Nothing other than an exact copy of the lines from the one containing "genus: Eudorcas" through the last line of the listing below should be written.

- - -

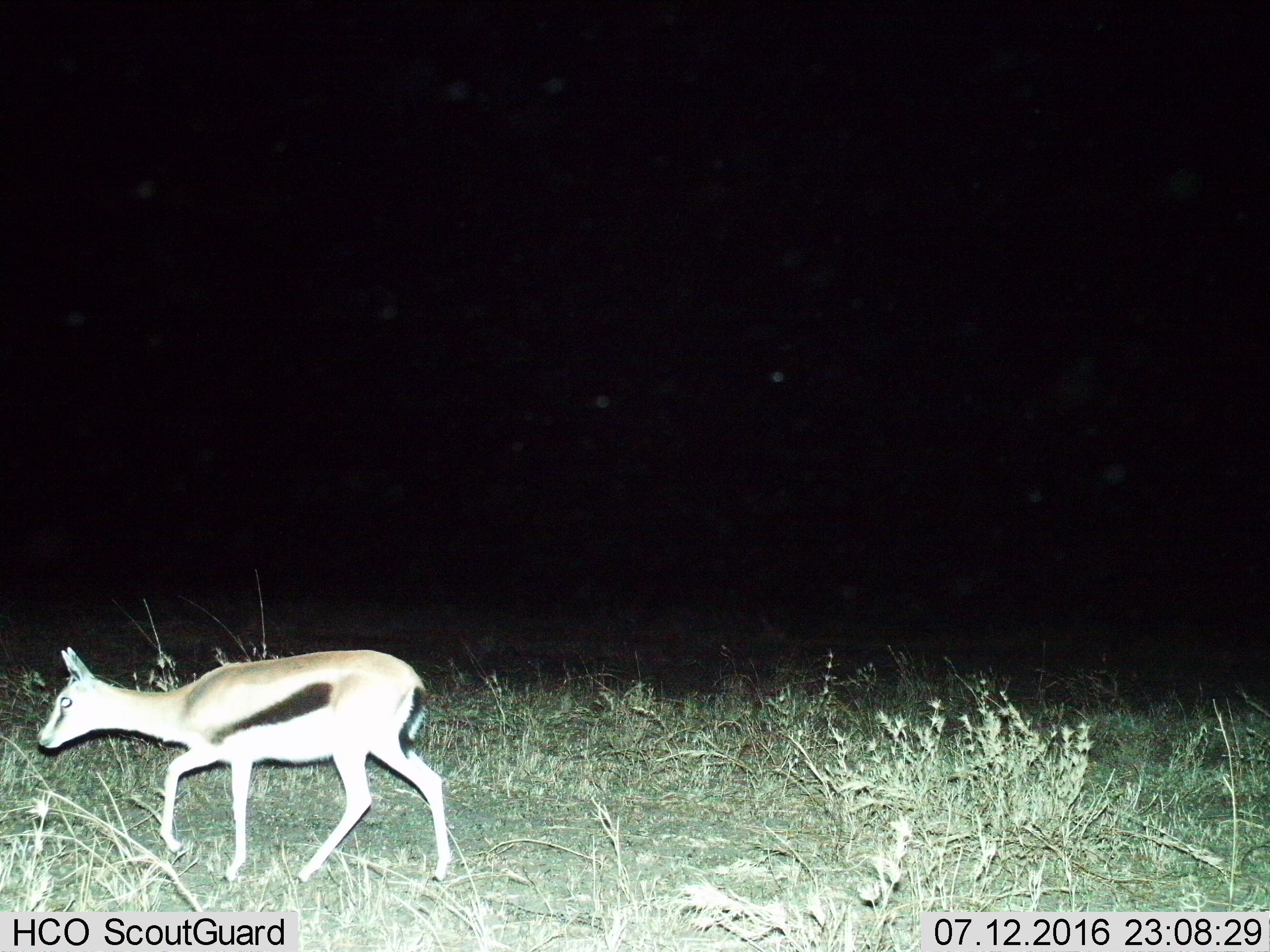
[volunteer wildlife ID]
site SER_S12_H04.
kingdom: Animalia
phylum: Chordata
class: Mammalia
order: Artiodactyla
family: Bovidae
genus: Eudorcas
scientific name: Eudorcas thomsonii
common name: thomson's gazelle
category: gazellethomsons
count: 1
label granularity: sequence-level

- - -

### Response to this exercise
genus: Eudorcas
scientific name: Eudorcas thomsonii
common name: thomson's gazelle
category: gazellethomsons
count: 1
label granularity: sequence-level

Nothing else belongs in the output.